Both approaches assume the software stays as it is. They are navigation aids for an illegible system, not a solution to the illegibility itself.
What James eventually found, deep in the 1997 HTTP specification, was a footnote.
When your browser loads a webpage, it’s making an HTTP request, asking a server to send it something. The Range header, introduced in 1997, was designed to let you ask for only part of what a server had. Instead of downloading an entire file, you could ask for a chunk, such as bytes 2,786 to 11,492. Useful for things like resuming an interrupted download halfway through a large file.
The range header was sort of what he wanted: ask the server for the chunk of bytes containing his character’s health, update it, and write it back. But byte ranges for a dynamic webpage wouldn’t work. Web pages change, so byte 2,786 today might be in the middle of a username, and tomorrow in the middle of something else.
But rereading the spec, James noticed something that had apparently gone unnoticed for twenty-eight years: bytes are described as merely one unit that could be defined. Others could be. None had been.

Provided information>
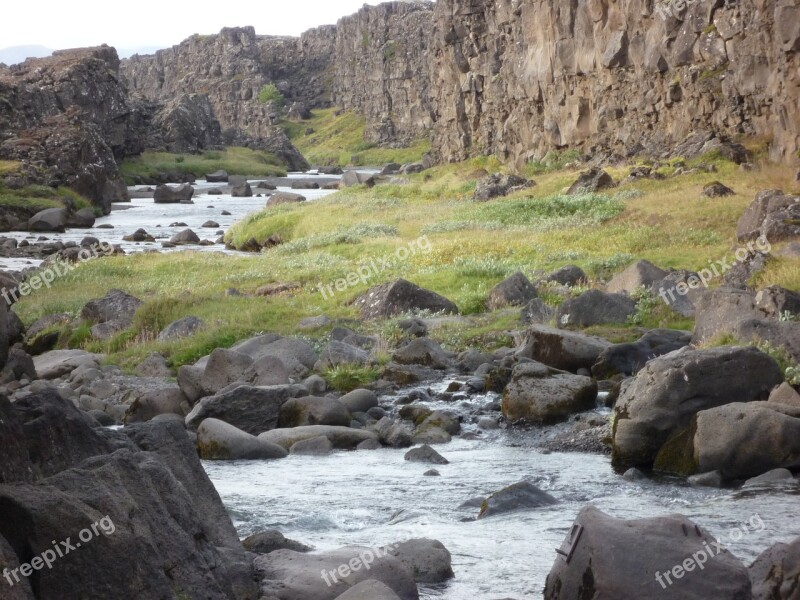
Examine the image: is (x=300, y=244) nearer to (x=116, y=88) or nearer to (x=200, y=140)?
(x=116, y=88)

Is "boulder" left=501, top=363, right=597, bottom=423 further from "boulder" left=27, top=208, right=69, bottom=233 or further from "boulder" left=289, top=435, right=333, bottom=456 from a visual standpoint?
"boulder" left=27, top=208, right=69, bottom=233

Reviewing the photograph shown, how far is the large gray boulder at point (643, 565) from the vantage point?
7598mm

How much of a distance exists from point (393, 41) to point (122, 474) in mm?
179755

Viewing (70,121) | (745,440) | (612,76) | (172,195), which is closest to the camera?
(745,440)

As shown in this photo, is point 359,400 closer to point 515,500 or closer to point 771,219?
point 515,500

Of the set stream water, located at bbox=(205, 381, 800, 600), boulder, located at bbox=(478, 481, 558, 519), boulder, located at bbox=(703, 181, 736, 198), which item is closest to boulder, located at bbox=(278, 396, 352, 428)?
stream water, located at bbox=(205, 381, 800, 600)

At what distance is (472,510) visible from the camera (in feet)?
39.3

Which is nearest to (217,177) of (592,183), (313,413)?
(592,183)

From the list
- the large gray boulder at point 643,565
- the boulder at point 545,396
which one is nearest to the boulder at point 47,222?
the boulder at point 545,396

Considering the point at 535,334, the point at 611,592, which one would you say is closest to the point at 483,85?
the point at 535,334

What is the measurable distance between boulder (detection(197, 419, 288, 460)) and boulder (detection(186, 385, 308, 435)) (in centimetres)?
132

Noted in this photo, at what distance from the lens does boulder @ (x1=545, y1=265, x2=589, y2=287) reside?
Result: 2681 centimetres

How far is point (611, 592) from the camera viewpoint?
24.8ft

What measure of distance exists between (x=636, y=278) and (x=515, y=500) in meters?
13.6
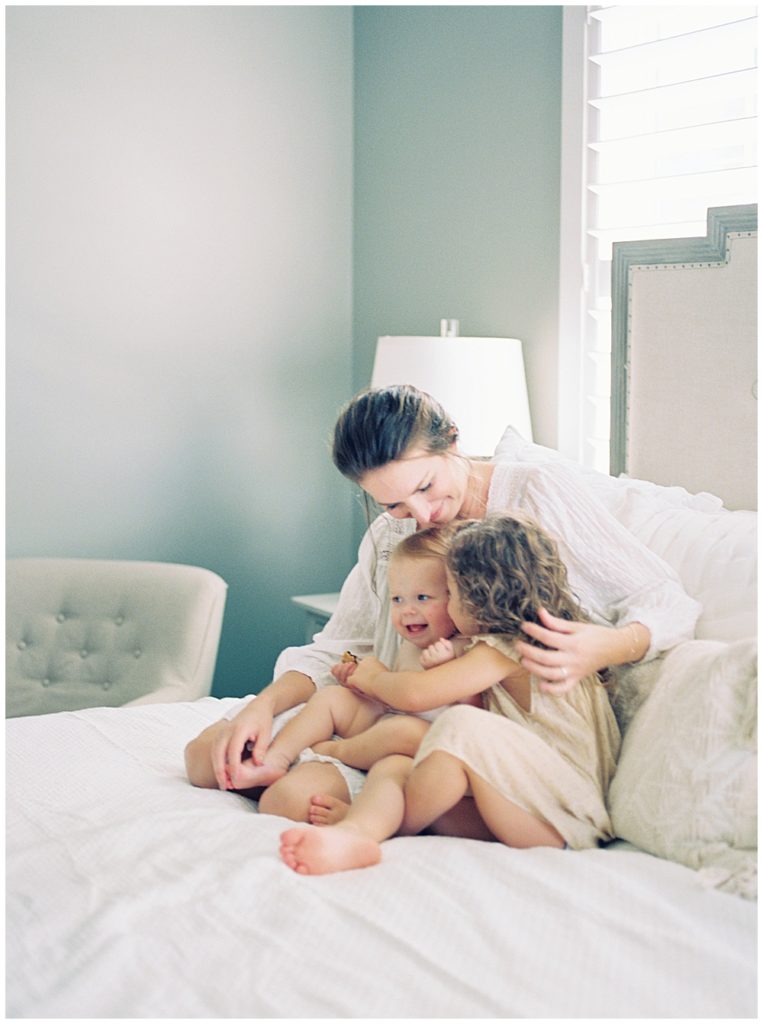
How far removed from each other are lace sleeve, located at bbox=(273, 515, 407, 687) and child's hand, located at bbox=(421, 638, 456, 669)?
255 mm

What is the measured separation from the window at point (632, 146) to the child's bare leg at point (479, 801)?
1.52m

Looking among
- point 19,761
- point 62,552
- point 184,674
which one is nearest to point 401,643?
point 19,761

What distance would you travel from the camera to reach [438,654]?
4.73 feet

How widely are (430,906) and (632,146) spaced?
6.52ft

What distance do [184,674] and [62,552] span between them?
2.26 ft

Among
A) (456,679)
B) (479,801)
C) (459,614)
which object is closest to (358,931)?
(479,801)

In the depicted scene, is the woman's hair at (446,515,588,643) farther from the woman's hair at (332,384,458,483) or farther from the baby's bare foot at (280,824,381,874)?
the baby's bare foot at (280,824,381,874)

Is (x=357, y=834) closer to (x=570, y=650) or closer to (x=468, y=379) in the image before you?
(x=570, y=650)

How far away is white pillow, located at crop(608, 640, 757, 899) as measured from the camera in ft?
4.00

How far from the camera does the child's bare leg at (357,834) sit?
120 cm

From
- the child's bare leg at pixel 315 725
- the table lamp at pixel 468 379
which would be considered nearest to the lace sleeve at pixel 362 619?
the child's bare leg at pixel 315 725

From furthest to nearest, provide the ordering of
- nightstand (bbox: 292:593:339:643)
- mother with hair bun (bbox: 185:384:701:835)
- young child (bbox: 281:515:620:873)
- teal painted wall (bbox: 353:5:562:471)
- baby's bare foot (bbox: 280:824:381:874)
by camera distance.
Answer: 1. nightstand (bbox: 292:593:339:643)
2. teal painted wall (bbox: 353:5:562:471)
3. mother with hair bun (bbox: 185:384:701:835)
4. young child (bbox: 281:515:620:873)
5. baby's bare foot (bbox: 280:824:381:874)

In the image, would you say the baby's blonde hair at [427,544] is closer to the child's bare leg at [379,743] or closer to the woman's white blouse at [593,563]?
the woman's white blouse at [593,563]

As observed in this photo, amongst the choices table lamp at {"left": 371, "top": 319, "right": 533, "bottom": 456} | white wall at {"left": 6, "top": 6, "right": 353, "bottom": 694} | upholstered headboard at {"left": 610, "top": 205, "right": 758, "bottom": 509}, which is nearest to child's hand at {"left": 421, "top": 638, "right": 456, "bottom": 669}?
upholstered headboard at {"left": 610, "top": 205, "right": 758, "bottom": 509}
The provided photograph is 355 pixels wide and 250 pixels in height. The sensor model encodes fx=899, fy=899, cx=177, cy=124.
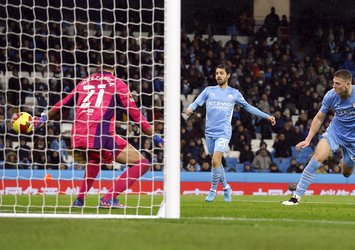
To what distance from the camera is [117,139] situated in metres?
11.0

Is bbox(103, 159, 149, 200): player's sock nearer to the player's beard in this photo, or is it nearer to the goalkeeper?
the goalkeeper

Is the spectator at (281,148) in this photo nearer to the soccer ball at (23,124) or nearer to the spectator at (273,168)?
the spectator at (273,168)

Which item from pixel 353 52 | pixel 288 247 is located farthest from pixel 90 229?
pixel 353 52

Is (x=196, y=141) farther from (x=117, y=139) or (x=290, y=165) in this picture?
(x=117, y=139)

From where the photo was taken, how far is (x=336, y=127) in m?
12.5

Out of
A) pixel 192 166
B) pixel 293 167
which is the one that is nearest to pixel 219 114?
pixel 192 166

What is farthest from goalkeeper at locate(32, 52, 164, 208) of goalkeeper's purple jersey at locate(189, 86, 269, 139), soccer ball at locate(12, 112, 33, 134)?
goalkeeper's purple jersey at locate(189, 86, 269, 139)

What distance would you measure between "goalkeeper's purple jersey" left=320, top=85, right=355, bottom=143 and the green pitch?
2468mm

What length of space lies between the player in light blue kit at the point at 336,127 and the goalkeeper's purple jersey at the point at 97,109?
103 inches

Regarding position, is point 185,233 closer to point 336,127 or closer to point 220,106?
point 336,127

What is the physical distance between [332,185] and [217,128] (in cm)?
839

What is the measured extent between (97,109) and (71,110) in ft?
38.7

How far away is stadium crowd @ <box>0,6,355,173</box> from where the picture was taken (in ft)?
70.3

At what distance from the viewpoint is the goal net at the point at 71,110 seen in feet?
31.4
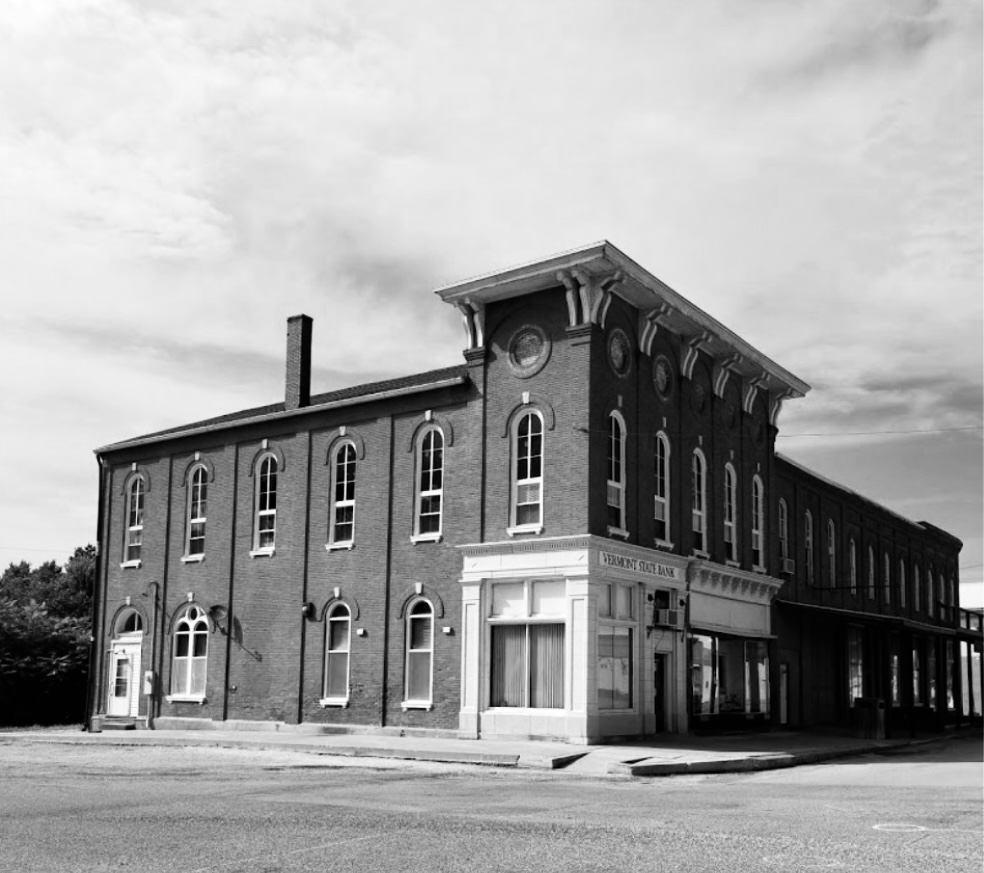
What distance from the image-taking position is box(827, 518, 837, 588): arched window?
4316 cm

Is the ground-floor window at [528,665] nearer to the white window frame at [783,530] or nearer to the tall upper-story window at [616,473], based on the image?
the tall upper-story window at [616,473]

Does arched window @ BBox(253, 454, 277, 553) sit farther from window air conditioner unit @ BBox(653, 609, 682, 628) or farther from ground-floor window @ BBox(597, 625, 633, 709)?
window air conditioner unit @ BBox(653, 609, 682, 628)

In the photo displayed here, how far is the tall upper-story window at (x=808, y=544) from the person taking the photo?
41.1 m

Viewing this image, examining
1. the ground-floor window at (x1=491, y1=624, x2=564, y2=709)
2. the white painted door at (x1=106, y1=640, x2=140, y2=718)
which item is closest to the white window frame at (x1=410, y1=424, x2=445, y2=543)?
the ground-floor window at (x1=491, y1=624, x2=564, y2=709)

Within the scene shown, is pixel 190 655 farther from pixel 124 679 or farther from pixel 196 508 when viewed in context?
pixel 196 508

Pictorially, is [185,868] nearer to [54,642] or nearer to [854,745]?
[854,745]

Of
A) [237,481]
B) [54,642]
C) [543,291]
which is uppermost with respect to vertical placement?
[543,291]

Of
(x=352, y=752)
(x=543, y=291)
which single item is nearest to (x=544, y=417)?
(x=543, y=291)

Required work>
(1) Decide whether each statement agrees with the Range header text. Answer yes or no for each, and quote the words of the text that decide it.
(a) The Range header was introduced in 1997.
(b) Byte ranges would work for a dynamic webpage.
(c) Units other than bytes had already been defined.
(2) Return the stretch of the Range header text from "When your browser" through "of something else.", copied word for word.

Results for the exercise>
(1)
(a) Yes: "The Range header, introduced in 1997"
(b) No: "But byte ranges for a dynamic webpage wouldn’t work."
(c) No: "Others could be. None had been."

(2)
When your browser loads a webpage, it’s making an HTTP request, asking a server to send it something. The Range header, introduced in 1997, was designed to let you ask for only part of what a server had. Instead of downloading an entire file, you could ask for a chunk, such as bytes 2,786 to 11,492. Useful for things like resuming an interrupted download halfway through a large file.
The range header was sort of what he wanted: ask the server for the chunk of bytes containing his character’s health, update it, and write it back. But byte ranges for a dynamic webpage wouldn’t work. Web pages change, so byte 2,786 today might be in the middle of a username, and tomorrow in the middle of something else.